Man braucht nur eine Minute, um zu verstehen, was in deutschen Kindergärten schief läuft. So lange dauert ein Werbevideo des Bildungsministeriums. Die kräftige blonde Erzieherin Jenny erklärt Frühpädagogik, während neben ihr Kinder mit Lupen und Kräutern hantieren: „Kinder sind von Natur aus neugierig und wissbegierig. Sie möchten gerne entdecken und losgehen und erstmal fühlen und riechen und schmecken. Das ist eben dieser Situationsansatz, dass man halt einfach schaut, was interessiert die Kinder gerade und daraus dann ein Projekt gestaltet, um ihre Neugier zu befriedigen.“ Dieses Video zeigt verdichtet die Grundprobleme unserer Kindergärten.

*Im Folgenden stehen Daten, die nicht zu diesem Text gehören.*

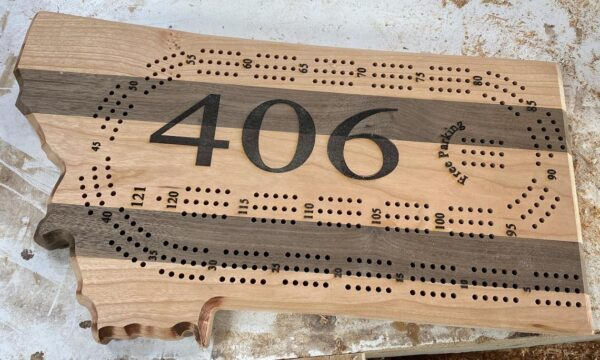 montana 406 cribbage board in cherry and walnut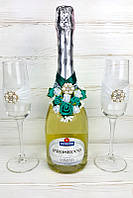 Оригинальный декор на свадебное шампанское и бокалы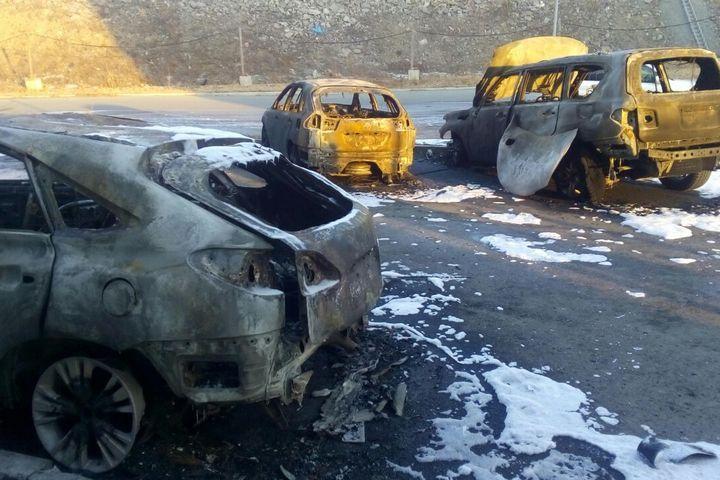 Вночь напятницу наПатрокле сгорели три джипа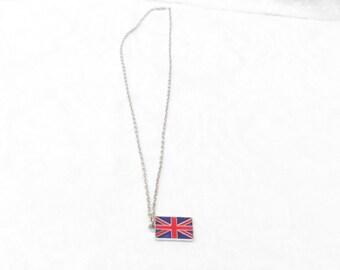 British Flag Necklace / men's jewelry / women's jewelry / teen Jewelry / England / Souvenir / United Kingdom Flag /  jewelry / women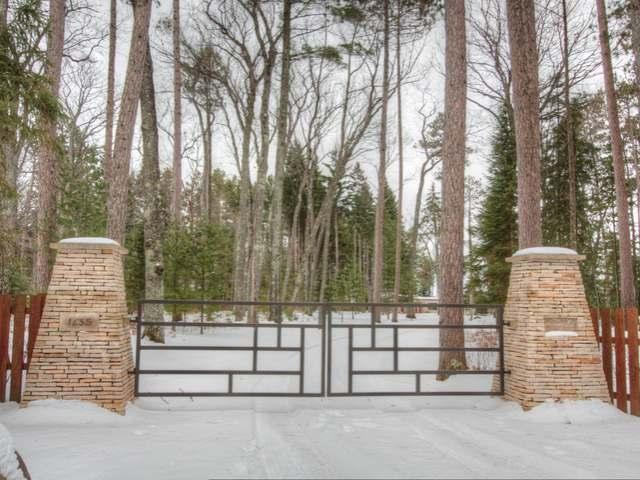 Three Lakes Chain Prairie-style Home hits the market!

Kindergärten als Spielball alternativer Reformer

Des Pudels Kern ist besagter „Situationsansatz“: Es soll keine verbindlichen, geplanten Lernsituationen mit Erwachsenen als Wissensvermittlern mehr geben. Erzieher dürfen nur noch „Angebote“ machen, welche die Kinder nach Lust und Laune ignorieren können. Wer drei Jahre lang nichts malen oder ausschneiden möchte, lernt das eben nicht – verpflichtendes Basteln wäre „übergriffig“, eine böse „Verschulung der Kindheit“.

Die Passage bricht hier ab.